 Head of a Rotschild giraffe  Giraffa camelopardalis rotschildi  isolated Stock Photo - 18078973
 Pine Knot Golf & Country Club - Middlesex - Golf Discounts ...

────────────────────

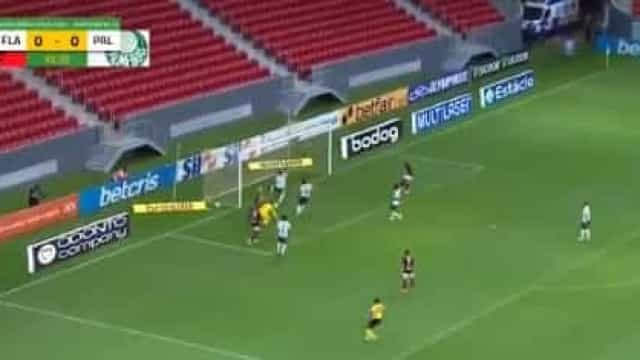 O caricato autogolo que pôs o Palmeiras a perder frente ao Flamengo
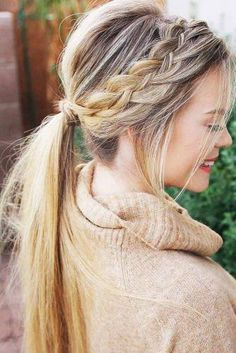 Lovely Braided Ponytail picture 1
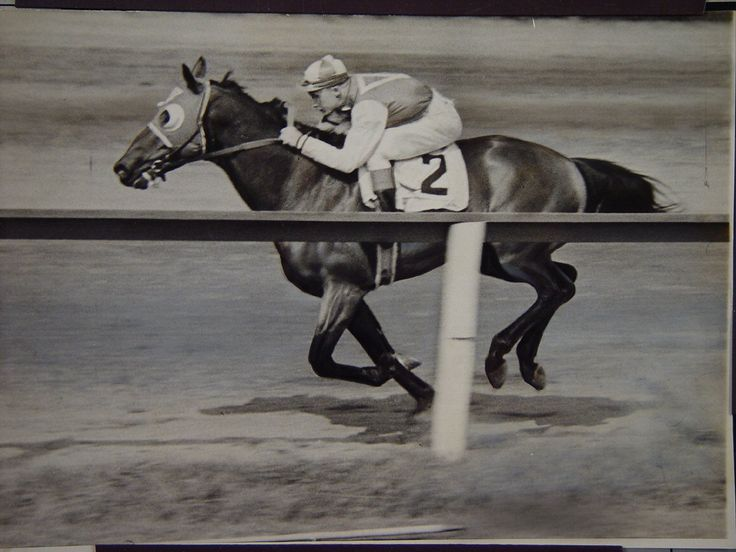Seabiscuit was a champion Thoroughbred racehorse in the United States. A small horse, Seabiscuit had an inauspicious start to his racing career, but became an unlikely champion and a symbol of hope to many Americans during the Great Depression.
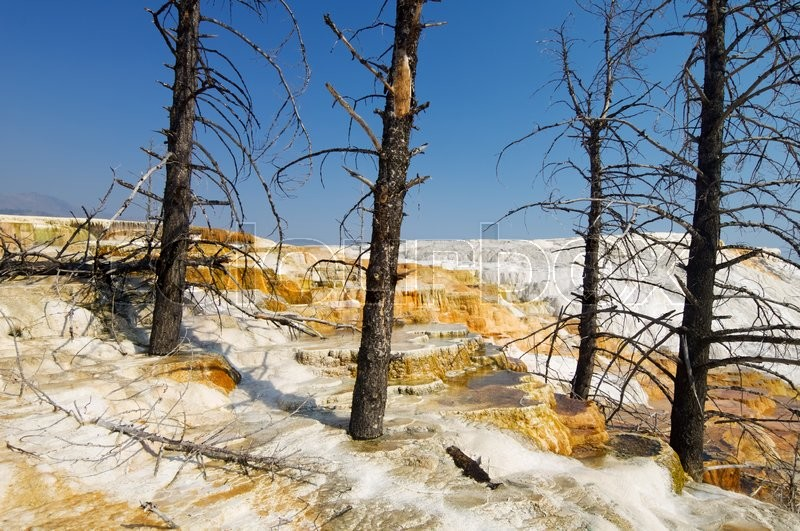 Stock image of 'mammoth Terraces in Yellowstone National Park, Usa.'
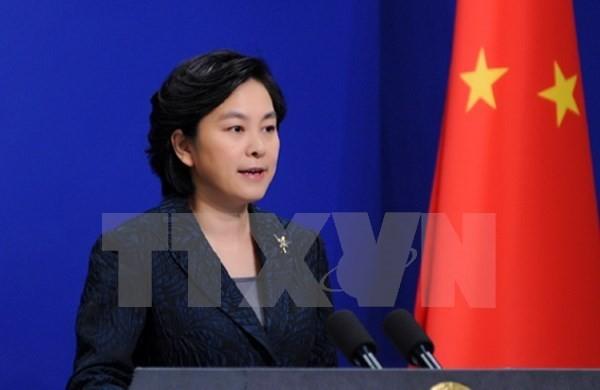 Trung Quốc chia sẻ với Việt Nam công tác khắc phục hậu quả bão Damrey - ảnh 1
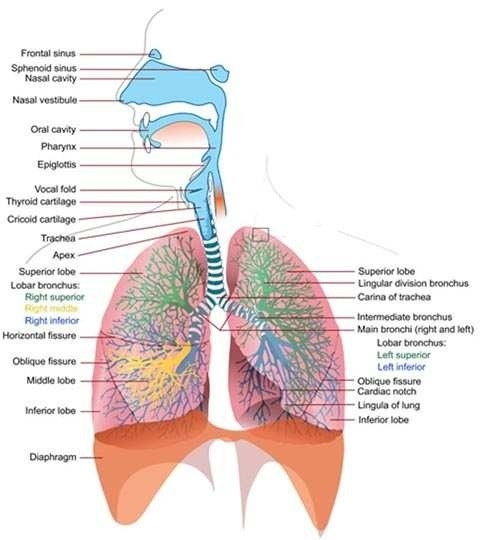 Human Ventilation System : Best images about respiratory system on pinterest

────────────────────

**ASSIGNMENT**
From the records above, return exactly the lines running from the one that contains "Trung Quốc chia" down to the one that contains "Human Ventilation System", both included, without any pictures.

**COMPLETED EXERCISE**
 Trung Quốc chia sẻ với Việt Nam công tác khắc phục hậu quả bão Damrey - ảnh 1
 Human Ventilation System : Best images about respiratory system on pinterest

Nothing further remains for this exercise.